Yerel seçimlere 6 aydan kısa bir süre kaldı…
14 ve 28 Mayıs’ta istediğini alan Cumhur İttifakı, Mart 2024’te umduğunu bulabilecek mi?
Bugünkü ekonomik şartlar itibariyle dar gelirlilerin dışa vurduğu tepkinin sandıkta bir yankı uyandırma olasılığı her geçen gün artıyor.
Özellikle emeklilerin içine düştüğü geçim derdine acil çözüm bulunması gerekiyor ve adım atılmadan geçen her gün, Cumhur İttifakı’na eksi yazıyor.
Sokakta, kahvede, otobüste, dost sohbetinde kiminle konuşsam, ‘emekli, bugünleri unutmayacak’ diyor.
Geride kalan 22 yıl boyunca yaşadığımız seçim süreçleri düşünüldüğünde bu söze inanmak zor. Fakat yine de yadsınmamalı.

> [Kayıtlı bilgiler]
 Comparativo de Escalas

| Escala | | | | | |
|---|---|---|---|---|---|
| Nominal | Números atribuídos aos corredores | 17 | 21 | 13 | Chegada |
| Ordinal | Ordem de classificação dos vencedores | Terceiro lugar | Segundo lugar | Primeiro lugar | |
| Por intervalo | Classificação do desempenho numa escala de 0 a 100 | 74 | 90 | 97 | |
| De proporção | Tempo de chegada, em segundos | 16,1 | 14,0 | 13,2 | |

> [Göreviniz]
Yerel seçimler ve emeklilerin geçim derdi üzerine yazılmış metni, son cümlesinin ardından devam ettirin.

> [Alıştırma çıktısı]
Bakınız Bursa’da 2,5 milyona yakın seçmen var. Ve bunun yaklaşık yüzde 23’ü emekli… Yani 550 bine yakını…
Ağustos ayında kendisiyle gerçekleştirdiğim söyleşide AK Parti Bursa İl Başkanı Davut Gürkan, şöyle demişti:
“Maaş zamları sonrası emekli vatandaşımızdan tepki aldığımızı söyleyebiliriz. Hayat pahalılığı konusunda vatandaşımız şikâyet ve eleştirilerini açık bir şekilde dile getiriyor. Sahada stokçuluk ve fahiş fiyat için denetimler artırıldı. Emekliler, istediklerini alamadı. Mevcut maaşlardan yüzde 25 gibi düşünüldü ama kök ücret üzerinden yansıdı. Cumhurbaşkanımız yılbaşına doğru gönülleri rahatlatacak bir maaş zammı üzerinde çalıştıklarını duyurdu. Sahanın ve vatandaşın tepkisinin farkındayız.”
Başkan Gürkan’ın açıklaması, genel manzaranın görülmesi ve kabul edilmesi anlamında değerli.
Peki, Ankara ne diyor?
***
Çalışma ve Sosyal Güvenlik Bakanı Vedat Işıkhan, ‘Emeklilere ekim ayında bir müjde gelir mi?’ sorusuna, ‘çalışmalarımız devam ediyor’ şeklinde cevap vermişti.
‘Acaba daha ne kadar devam edecek bu çalışmalar?’ diye soruyor sokaktaki adam.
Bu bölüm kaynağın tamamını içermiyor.